I am a strong advocate for using a permanent portfolio for financial investments. I wrote a short e-book on the topic.
The permanent portfolio is an idea developed by the late Harry Browne. It is explained in his book Fail-Safe Investing. In the book, he distinguishes the difference between investing and speculating. He advocated investing in a permanent portfolio. Speculation should be done with money that you can afford to lose.
In my book, I discuss tweaks you can make to the permanent portfolio to fit your personal situation. I don’t know if Harry Browne would have approved of this or not, but I still don’t deviate too much from the portfolio. It is there as a home base.

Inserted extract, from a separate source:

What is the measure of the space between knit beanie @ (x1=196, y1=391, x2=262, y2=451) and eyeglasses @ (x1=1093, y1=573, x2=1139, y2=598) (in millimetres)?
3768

With that said, I think it is important that I disclose what I am currently doing. I certainly have some money invested in PRPFX, which is the mutual fund that is loosely modeled after the permanent portfolio.

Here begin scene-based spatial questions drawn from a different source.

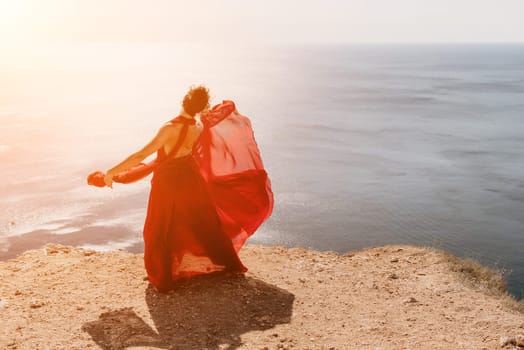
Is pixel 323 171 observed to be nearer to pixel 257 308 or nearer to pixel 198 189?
pixel 198 189

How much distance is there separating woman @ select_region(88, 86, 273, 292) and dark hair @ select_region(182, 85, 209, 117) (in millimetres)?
12

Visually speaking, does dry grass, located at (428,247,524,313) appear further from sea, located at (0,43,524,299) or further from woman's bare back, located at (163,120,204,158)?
sea, located at (0,43,524,299)

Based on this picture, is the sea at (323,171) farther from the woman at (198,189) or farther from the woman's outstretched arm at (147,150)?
the woman's outstretched arm at (147,150)

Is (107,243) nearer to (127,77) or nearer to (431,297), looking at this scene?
(431,297)

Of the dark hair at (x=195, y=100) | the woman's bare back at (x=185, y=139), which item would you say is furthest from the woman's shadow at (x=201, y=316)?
the dark hair at (x=195, y=100)

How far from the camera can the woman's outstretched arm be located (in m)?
6.99

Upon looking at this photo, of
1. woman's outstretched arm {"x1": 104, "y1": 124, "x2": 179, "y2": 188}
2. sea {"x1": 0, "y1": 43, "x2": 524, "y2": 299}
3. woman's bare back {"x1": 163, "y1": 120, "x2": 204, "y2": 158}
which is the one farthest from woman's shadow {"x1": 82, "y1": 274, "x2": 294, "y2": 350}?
sea {"x1": 0, "y1": 43, "x2": 524, "y2": 299}

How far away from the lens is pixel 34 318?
6812 mm

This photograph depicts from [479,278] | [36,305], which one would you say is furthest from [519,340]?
[36,305]

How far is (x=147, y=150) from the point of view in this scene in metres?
7.01

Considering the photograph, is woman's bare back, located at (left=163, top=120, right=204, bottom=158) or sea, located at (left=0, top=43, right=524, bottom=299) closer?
woman's bare back, located at (left=163, top=120, right=204, bottom=158)

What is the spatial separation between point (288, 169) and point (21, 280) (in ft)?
73.2

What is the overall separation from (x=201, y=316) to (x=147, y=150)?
2.03 m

However, beyond PRPFX, I am quite light on stocks. Stocks make up less than 25% of my total financial assets. If you exclude some specialty stocks in precious metals and energy, then I am way below 25%.
Is this speculation? Yes. But it is very calculated. After all, what is the worst that can happen in terms of my investment portfolio? The worst-case scenario that could result from this deviation is that stocks continue to go higher for a long period of time. I will miss out on the gains.

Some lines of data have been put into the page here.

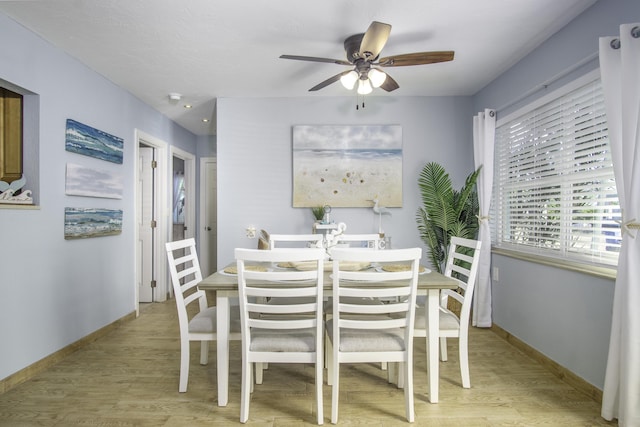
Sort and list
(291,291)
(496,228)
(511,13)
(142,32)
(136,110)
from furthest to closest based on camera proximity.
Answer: (136,110), (496,228), (142,32), (511,13), (291,291)

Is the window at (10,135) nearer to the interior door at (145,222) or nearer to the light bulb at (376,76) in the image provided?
the interior door at (145,222)

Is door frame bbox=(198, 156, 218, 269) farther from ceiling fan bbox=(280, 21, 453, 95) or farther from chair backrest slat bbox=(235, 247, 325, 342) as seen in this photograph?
chair backrest slat bbox=(235, 247, 325, 342)

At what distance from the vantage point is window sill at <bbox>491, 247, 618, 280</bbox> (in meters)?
2.08

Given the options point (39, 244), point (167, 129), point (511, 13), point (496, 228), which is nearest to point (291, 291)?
point (39, 244)

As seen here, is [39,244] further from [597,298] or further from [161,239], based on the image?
[597,298]

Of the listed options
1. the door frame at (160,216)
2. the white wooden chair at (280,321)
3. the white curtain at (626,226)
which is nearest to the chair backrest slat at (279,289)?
the white wooden chair at (280,321)

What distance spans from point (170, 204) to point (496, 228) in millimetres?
3900

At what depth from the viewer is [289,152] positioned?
156 inches

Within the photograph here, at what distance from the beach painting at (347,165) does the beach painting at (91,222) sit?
1.80 meters

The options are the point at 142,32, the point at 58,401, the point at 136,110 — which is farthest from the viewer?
the point at 136,110

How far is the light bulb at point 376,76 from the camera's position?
2424mm

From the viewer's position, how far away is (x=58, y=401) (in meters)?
2.13

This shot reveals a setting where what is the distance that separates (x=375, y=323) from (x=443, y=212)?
2.05 m

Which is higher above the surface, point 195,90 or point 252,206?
point 195,90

I am betting on a major correction (or worse) in U.S. stocks in the somewhat near term. I am making this bet by not owning as much as what is recommended in the permanent portfolio. I have not yet proactively bet in any significant way by shorting the market. I may decide to buy a bear fund at some point, but I will limit my exposure in case I am completely wrong and stocks go up.
The permanent portfolio offers simplicity. You don’t even really need to follow the financial markets in order to follow it. You just have to rebalance your portfolio once in a while. Even simpler, you can buy PRPFX and let it sit there. (I have warned in other writings that PRPFX is a bit more speculative than the actual permanent portfolio.)
I am light on stocks knowing that this is a deviation. I just want to disclose this because I am such a strong advocate of the permanent portfolio. I am still using it as my guide, but I am deviating in accordance with what I think is currently happening in the economy.
Stocks are near all-time highs. They went down quite a bit today because the U.S. government has essentially started a proxy war with Iran. This has added uncertainty. But even if things cool down with Iran, I think stocks are in trouble.
The yield curve mostly inverted for several months in 2019. The 3-month yield was higher than the 10-year yield. This is a recession warning. Meanwhile, starting in September, the Fed has intervened in the “repo” market in order to prevent a spiking of short-term interest rates.
In 2019, the S&P 500 was up about 29%. The Nasdaq was up 35%. This is not normal. Does anyone honestly think that the economy is booming so much, and profits are going to be so high, that these valuations are justified?
I think the downturn will begin in 2020. Maybe it can be delayed until 2021, but I doubt it. No one can know for sure. But I am willing to forego possible gains in the stock market in order to protect against possible losses. I think the downside is much greater than the upside at this point. And when the implosion begins, it is going to get ugly. I can’t discount the possibility of something very severe, where stocks go down in the neighborhood of 70 or 80 percent. I am not saying this is going to happen, but it is a realistic possibility.
If and when the stock crash happens and the Fed ramps up its monetary inflation – as it surely will do – then I will go back to 25% in stocks as part of the permanent portfolio. If stocks get beaten down bad enough and I have the courage to do so, maybe I will go a little heavy in stocks at that time.
I believe the stock bubble is the biggest bubble at this point that could implode at any time. There is a giant government bubble, but unfortunately we may have to wait a while longer before that implodes.